▶ [Task goal] Judge whether each of these statements agrees with the forum message on NNBSP, answering yes or no and quoting the words that decide it: 1. Some French banks are said to depend on obsolete applications. 2. Obsolete apps are said to use CLDR / ICU. 3. An app expecting NNBSP and another expecting NBSP on the same machine are said to work together without trouble.

Re: NNBSP

From: Marcel Schneider via Unicode <unicode_at_unicode.org>
Date: Sat, 19 Jan 2019 01:05:31 +0100

On 18/01/2019 23:46, Shawn Steele wrote:
>
> *>> *Keeping these applications outdated has no other benefit than providing a handy lobbying tool against support of NNBSP.
>
> I believe you’ll find that there are some French banks and other institutions that depend on such obsolete applications (unfortunately).
>
If they are obsolete apps, they don’t use CLDR / ICU, as these are designed for up-to-date and fully localized apps. So one hassle is off the table.
>
> Additionally, I believe you’ll find that there are many scenarios where older applications and newer applications need to exchange data.  Either across the network, the web, or even on the same machine.  One app expecting NNBSP and another expecting NBSP on the same machine will likely lead to confusion.

▶ [Provided data]
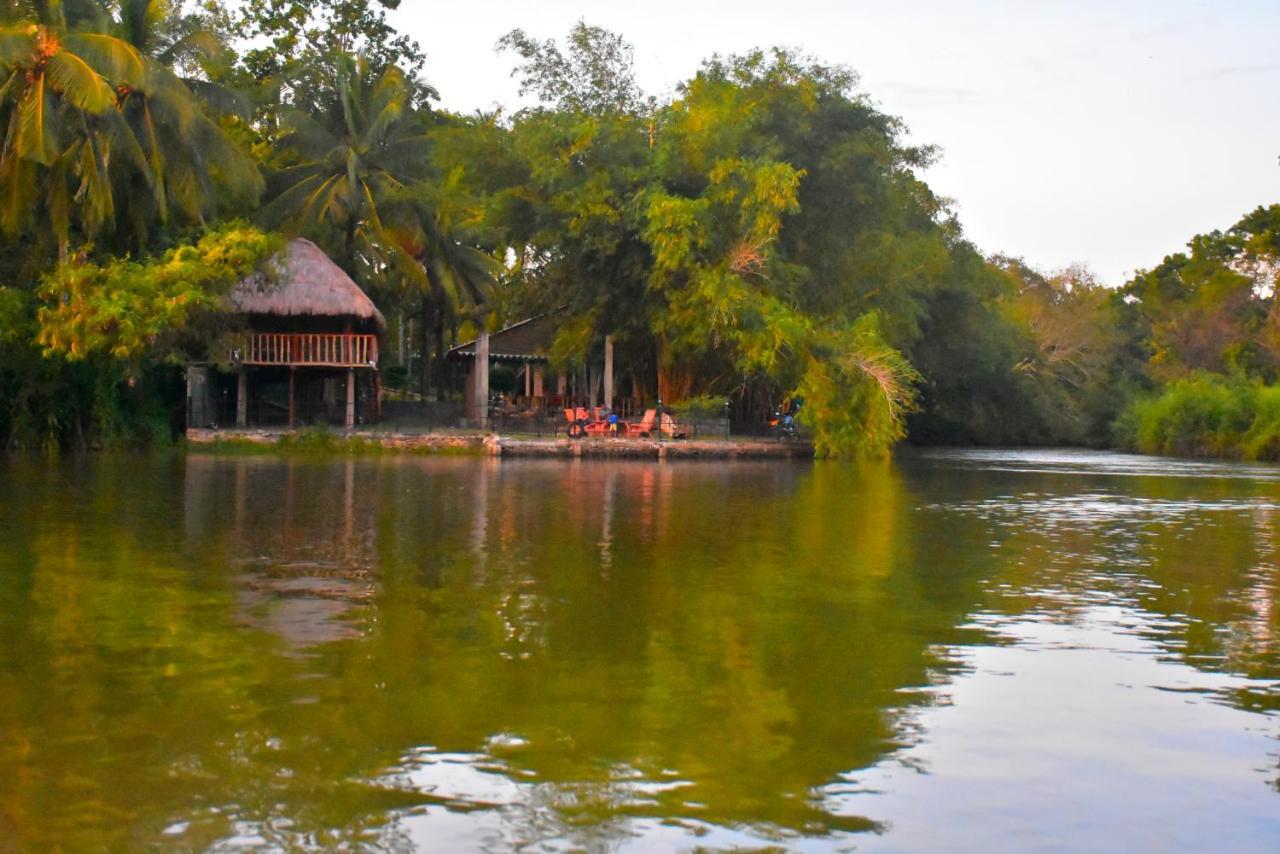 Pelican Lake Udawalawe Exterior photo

==

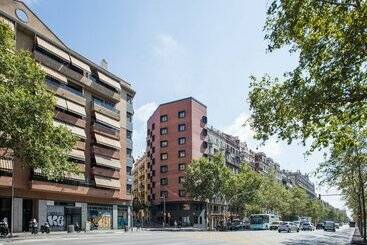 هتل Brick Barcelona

...

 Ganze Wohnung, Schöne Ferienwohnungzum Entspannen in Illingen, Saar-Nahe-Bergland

▶ [Your solution]
1. Yes: "there are some French banks and other institutions that depend on such obsolete applications (unfortunately)"
2. No: "If they are obsolete apps, they don’t use CLDR / ICU"
3. No: "One app expecting NNBSP and another expecting NBSP on the same machine will likely lead to confusion."